_QUOTED TEXT_.
Re: PATCH: Network Device Naming mechanism and policy

[Date Prev][Date Next][Thread Prev][Thread Next][Date Index][Thread Index]

 



On Fri, 9 Oct 2009 23:40:57 -0500
Matt Domsch <Matt_Domsch@xxxxxxxx> wrote:

> On Fri, Oct 09, 2009 at 07:44:01PM -0700, Stephen Hemminger wrote:
> > Maybe I'm dense but can't see why having a useless /dev/net/ symlinks
> > is a good interface choice. Perhaps you should explain the race between
> > PCI scan and udev in more detail, and why solving it in either of those
> > places won't work. As it stands you are proposing yet another wart to
> > the already complex set of network interface API's which has implications
> > for security as well as increasing the number of possible bugs.
> 
> The fundamental challenge is that system administrators, particularly
> those of server-class hardware with multiple network ports present
> (some on the motherboard, some on add-in cards), have the
> not-so-unreasonable expectation that there is a deterministic mapping
> between those ports and the name one uses to address those ports.
> 
> The fundamental roadblock to this is that enumeration != naming,
> except that it is for network devices, and we keep changing the
> enumeration order.
> 
> Today, port naming is completely nondeterministic.  If you have but
> one NIC, there are few chances to get the name wrong (it'll be eth0).
> If you have >1 NIC, chances increase to get it wrong.
> 
> The complexity arises at multiple levels.
> 
> First, device driver load order.  In the 2.4 kernel days, and even
> mostly early 2.6 kernel days, the order in which network drivers
> loaded played a role in determining the name of the device.  Drivers
> loaded first would get their devices named first.  If I have two types
> of devices, say an e100-driven NIC and a tg3-driven NIC, I could
> figure out that the names would be eth0=e100 and eth1=tg3 by setting
> the load order in /etc/modules.conf (now modprobe.conf).  If I wanted
> the other order, fine, just switch it around in modules.conf and
> reboot.  OS installers, being the first running instance of Linux,
> before modprobe.conf existed to set that ordering, had to have other
> mechanisms to load drivers (often manually, or if programmatically
> such as in a kickstart or autoyast file, was still somewhat fixed).
> 
> With the advent of modaliases + udev, now modprobe.conf doesn't
> contain this ordering anymore, and udev loads the drivers.  So while
> it wasn't perfect, it was better than nothing, and that's gone now.
> 
> It gets even worse as, to speed up boot time, modprobes can be run in
> parallel, and even within individual drivers, the NICs get initialized
> (and named) in parallel.  Further confusing things, some devices need
> firmware loaded into them before getting names assigned, which is done
> from userspace, and they race.

_SUPPLIED RECORDS_.
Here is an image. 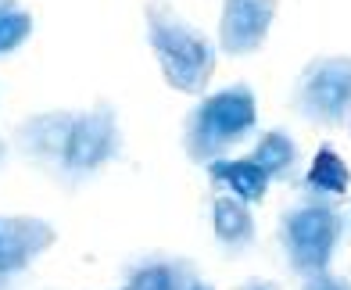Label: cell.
I'll list each match as a JSON object with an SVG mask.
<instances>
[{"mask_svg":"<svg viewBox=\"0 0 351 290\" xmlns=\"http://www.w3.org/2000/svg\"><path fill=\"white\" fill-rule=\"evenodd\" d=\"M147 19V43L162 64V75L172 90L180 93H204L208 79L215 75V47L212 40L197 32L183 14H176L165 0H147L143 4Z\"/></svg>","mask_w":351,"mask_h":290,"instance_id":"1","label":"cell"},{"mask_svg":"<svg viewBox=\"0 0 351 290\" xmlns=\"http://www.w3.org/2000/svg\"><path fill=\"white\" fill-rule=\"evenodd\" d=\"M348 233V215L341 212L337 197L323 193H301V197L280 215V247L287 258V269L301 280L330 269V258L337 254L341 240Z\"/></svg>","mask_w":351,"mask_h":290,"instance_id":"2","label":"cell"},{"mask_svg":"<svg viewBox=\"0 0 351 290\" xmlns=\"http://www.w3.org/2000/svg\"><path fill=\"white\" fill-rule=\"evenodd\" d=\"M254 122H258V104L251 86L233 83L215 90L190 108L183 122V151L194 165H212L254 133Z\"/></svg>","mask_w":351,"mask_h":290,"instance_id":"3","label":"cell"},{"mask_svg":"<svg viewBox=\"0 0 351 290\" xmlns=\"http://www.w3.org/2000/svg\"><path fill=\"white\" fill-rule=\"evenodd\" d=\"M122 143L125 140H122L119 115L108 101L93 104L90 111H75L69 147H65V158H61L54 180L65 183V186L86 183L90 176H97L104 165L122 158Z\"/></svg>","mask_w":351,"mask_h":290,"instance_id":"4","label":"cell"},{"mask_svg":"<svg viewBox=\"0 0 351 290\" xmlns=\"http://www.w3.org/2000/svg\"><path fill=\"white\" fill-rule=\"evenodd\" d=\"M291 108L301 122L337 129L351 122V58H315L301 69Z\"/></svg>","mask_w":351,"mask_h":290,"instance_id":"5","label":"cell"},{"mask_svg":"<svg viewBox=\"0 0 351 290\" xmlns=\"http://www.w3.org/2000/svg\"><path fill=\"white\" fill-rule=\"evenodd\" d=\"M280 0H222L219 22V47L230 58H247L262 51V43L273 29Z\"/></svg>","mask_w":351,"mask_h":290,"instance_id":"6","label":"cell"},{"mask_svg":"<svg viewBox=\"0 0 351 290\" xmlns=\"http://www.w3.org/2000/svg\"><path fill=\"white\" fill-rule=\"evenodd\" d=\"M72 122H75V111H43V115H33L14 129V147L54 176L61 158H65Z\"/></svg>","mask_w":351,"mask_h":290,"instance_id":"7","label":"cell"},{"mask_svg":"<svg viewBox=\"0 0 351 290\" xmlns=\"http://www.w3.org/2000/svg\"><path fill=\"white\" fill-rule=\"evenodd\" d=\"M51 244H54L51 222L33 219V215L0 219V272L22 276L33 265V258H40Z\"/></svg>","mask_w":351,"mask_h":290,"instance_id":"8","label":"cell"},{"mask_svg":"<svg viewBox=\"0 0 351 290\" xmlns=\"http://www.w3.org/2000/svg\"><path fill=\"white\" fill-rule=\"evenodd\" d=\"M122 290H212L183 254H143L125 265Z\"/></svg>","mask_w":351,"mask_h":290,"instance_id":"9","label":"cell"},{"mask_svg":"<svg viewBox=\"0 0 351 290\" xmlns=\"http://www.w3.org/2000/svg\"><path fill=\"white\" fill-rule=\"evenodd\" d=\"M208 180L219 193H233L244 204H258L273 180L265 176L262 165H254L251 158H219L208 165Z\"/></svg>","mask_w":351,"mask_h":290,"instance_id":"10","label":"cell"},{"mask_svg":"<svg viewBox=\"0 0 351 290\" xmlns=\"http://www.w3.org/2000/svg\"><path fill=\"white\" fill-rule=\"evenodd\" d=\"M212 219H215V240L226 254H241L254 244L251 204H244L241 197H233V193H215Z\"/></svg>","mask_w":351,"mask_h":290,"instance_id":"11","label":"cell"},{"mask_svg":"<svg viewBox=\"0 0 351 290\" xmlns=\"http://www.w3.org/2000/svg\"><path fill=\"white\" fill-rule=\"evenodd\" d=\"M254 165H262L269 180H294V172H301V151L298 143L283 133V129H269V133L258 136V143H254V151L247 154Z\"/></svg>","mask_w":351,"mask_h":290,"instance_id":"12","label":"cell"},{"mask_svg":"<svg viewBox=\"0 0 351 290\" xmlns=\"http://www.w3.org/2000/svg\"><path fill=\"white\" fill-rule=\"evenodd\" d=\"M351 186V176H348V165L344 158L333 151V147H319L312 165L305 172V190L308 193H323V197H344Z\"/></svg>","mask_w":351,"mask_h":290,"instance_id":"13","label":"cell"},{"mask_svg":"<svg viewBox=\"0 0 351 290\" xmlns=\"http://www.w3.org/2000/svg\"><path fill=\"white\" fill-rule=\"evenodd\" d=\"M33 32V14L19 0H0V54H11Z\"/></svg>","mask_w":351,"mask_h":290,"instance_id":"14","label":"cell"},{"mask_svg":"<svg viewBox=\"0 0 351 290\" xmlns=\"http://www.w3.org/2000/svg\"><path fill=\"white\" fill-rule=\"evenodd\" d=\"M301 290H351V283L341 280V276H330V272H315V276L305 280Z\"/></svg>","mask_w":351,"mask_h":290,"instance_id":"15","label":"cell"},{"mask_svg":"<svg viewBox=\"0 0 351 290\" xmlns=\"http://www.w3.org/2000/svg\"><path fill=\"white\" fill-rule=\"evenodd\" d=\"M233 290H280L276 283H265V280H247L241 287H233Z\"/></svg>","mask_w":351,"mask_h":290,"instance_id":"16","label":"cell"},{"mask_svg":"<svg viewBox=\"0 0 351 290\" xmlns=\"http://www.w3.org/2000/svg\"><path fill=\"white\" fill-rule=\"evenodd\" d=\"M14 280H19V276H8V272H0V290H14Z\"/></svg>","mask_w":351,"mask_h":290,"instance_id":"17","label":"cell"},{"mask_svg":"<svg viewBox=\"0 0 351 290\" xmlns=\"http://www.w3.org/2000/svg\"><path fill=\"white\" fill-rule=\"evenodd\" d=\"M4 158H8V143L0 140V165H4Z\"/></svg>","mask_w":351,"mask_h":290,"instance_id":"18","label":"cell"}]
</instances>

_EXERCISE TASKS_.
- a) List the problems Stephen Hemminger attributes to the proposal in the thread.
- b) Extract the passage of the thread starting at "On Fri, 9 Oct" and ending at "of possible bugs.".
- c) Summarize the thread in two sentences.

_OUTPUTS FOR THE TASKS_.
- a)
- The /dev/net/ symlinks are useless.
- It adds yet another wart to the already complex set of network interface APIs.
- It has implications for security.
- It increases the number of possible bugs.

- b)
On Fri, 9 Oct 2009 23:40:57 -0500
Matt Domsch <Matt_Domsch@xxxxxxxx> wrote:

> On Fri, Oct 09, 2009 at 07:44:01PM -0700, Stephen Hemminger wrote:
> > Maybe I'm dense but can't see why having a useless /dev/net/ symlinks
> > is a good interface choice. Perhaps you should explain the race between
> > PCI scan and udev in more detail, and why solving it in either of those
> > places won't work. As it stands you are proposing yet another wart to
> > the already complex set of network interface API's which has implications
> > for security as well as increasing the number of possible bugs.

- c) Stephen Hemminger questions the need for /dev/net/ symlinks, asks for a fuller explanation of the race between PCI scan and udev, and warns that the proposal adds complexity with security implications and more possible bugs. Matt Domsch replies that administrators expect a deterministic mapping between ports and names, but naming is nondeterministic with more than one NIC because modprobe.conf no longer sets driver load order, and because parallel modprobes, parallel NIC initialization and firmware loading from userspace race.